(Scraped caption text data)
● ● ● ●

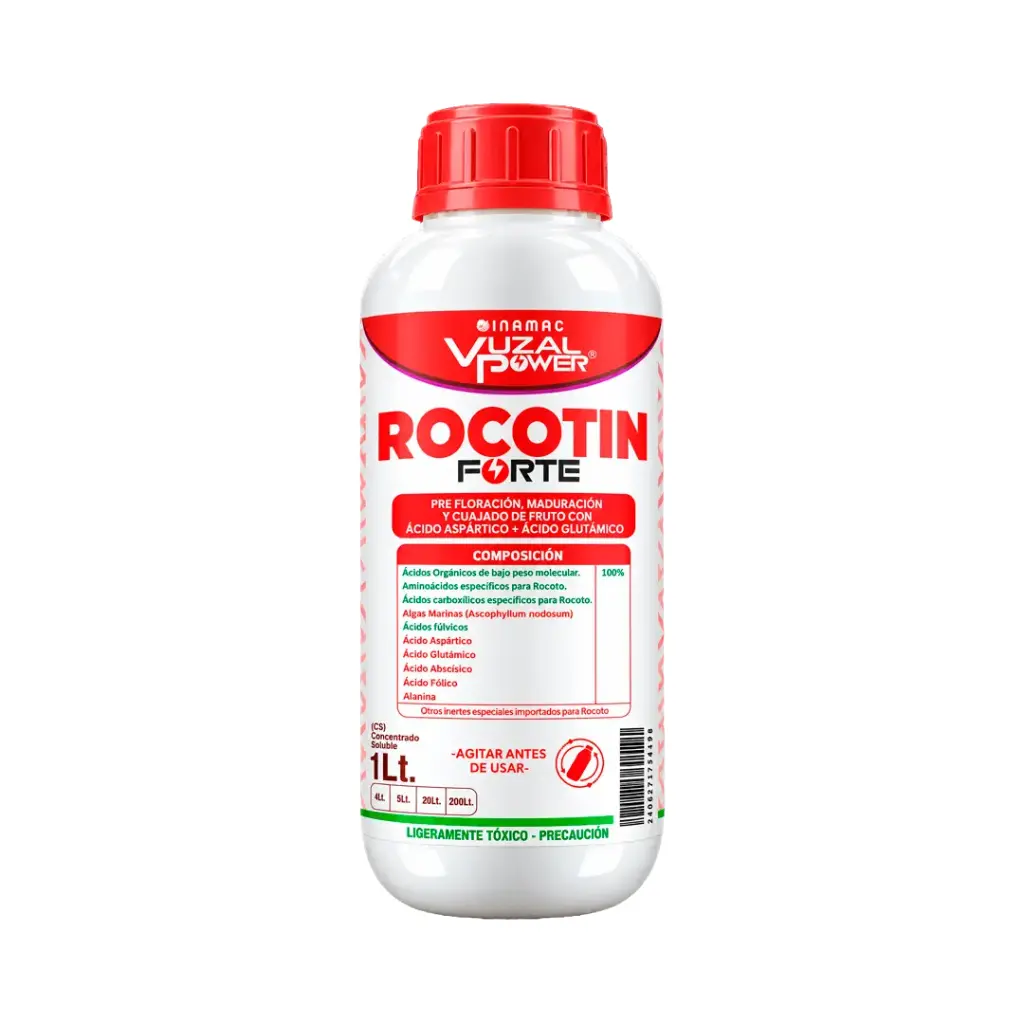 VUZAL POWER - ROCOTIN FORTE - 1LT
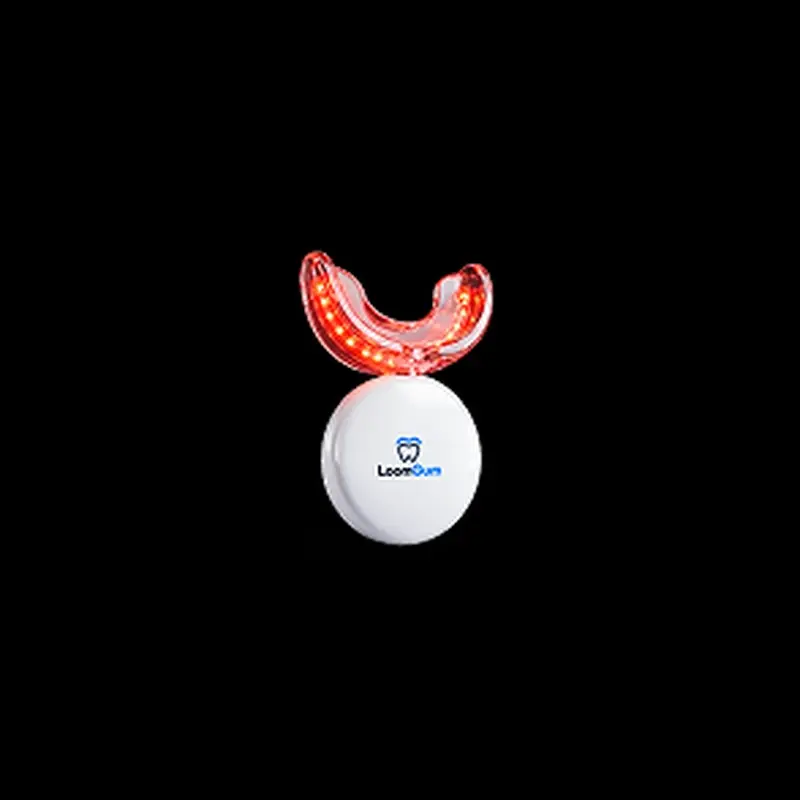 LoomGum Gum Restore Therapy
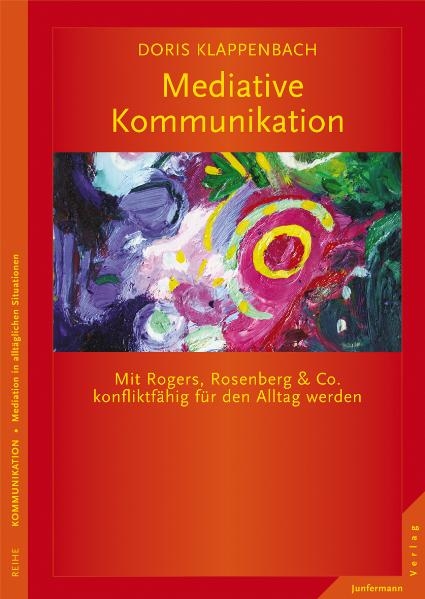 Mediative Kommunikation - Doris Klappenbach-Lentz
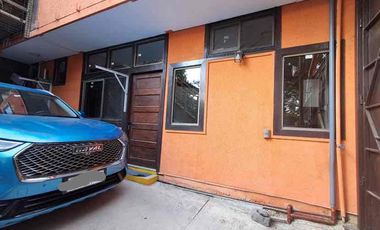 ARRIENDO LOFT CERRO BARON CENTRAL.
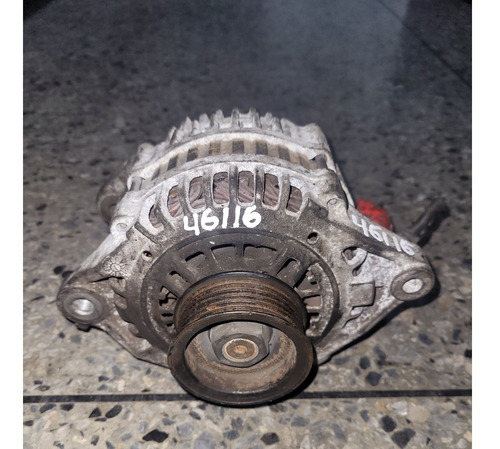 Alternador Nissan Sentra B15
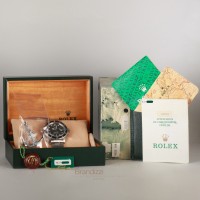 Rolex Submariner Ref. 16610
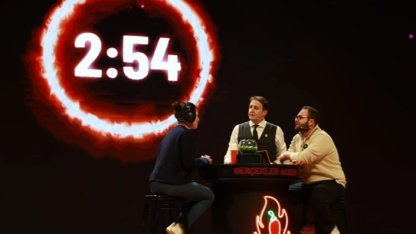 Denizli Komedi Sahnesi kahkaha tufanıyla başladı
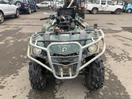 Thumbnail '8' of Can Am Outlander 570 XU - Otawa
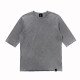 SHAIKKO MENS MAGROP 135 GSM T-SHIRT SKU226TT18-06V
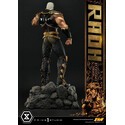 Fist of the North Star statuette 1/4 Raoh Economy Version 75 cm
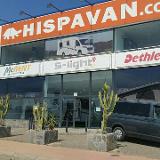 Jose Manuel Hispavan avatar icon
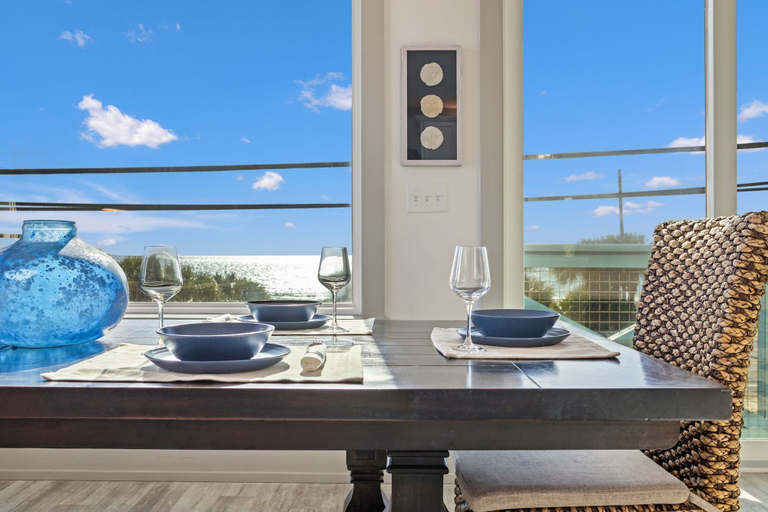 Dining 3, Keep Calm & Pool On at Peaceful Easy Feeling! Sleeps 20!, Bay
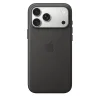 Apple iPhone 18 Pro Max TechWoven kryt s MagSafe – čierny (mkdt4zm/a) thumbnail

● ● ● ●

Exercise details
With all pictures omitted, repeat every record above word for word.

Worked solution
 VUZAL POWER - ROCOTIN FORTE - 1LT
 LoomGum Gum Restore Therapy
 Mediative Kommunikation - Doris Klappenbach-Lentz
 ARRIENDO LOFT CERRO BARON CENTRAL.
 Alternador Nissan Sentra B15
 Rolex Submariner Ref. 16610
 Denizli Komedi Sahnesi kahkaha tufanıyla başladı
 Thumbnail '8' of Can Am Outlander 570 XU - Otawa
 SHAIKKO MENS MAGROP 135 GSM T-SHIRT SKU226TT18-06V
 Fist of the North Star statuette 1/4 Raoh Economy Version 75 cm
 Jose Manuel Hispavan avatar icon
 Dining 3, Keep Calm & Pool On at Peaceful Easy Feeling! Sleeps 20!, Bay
 Apple iPhone 18 Pro Max TechWoven kryt s MagSafe – čierny (mkdt4zm/a) thumbnail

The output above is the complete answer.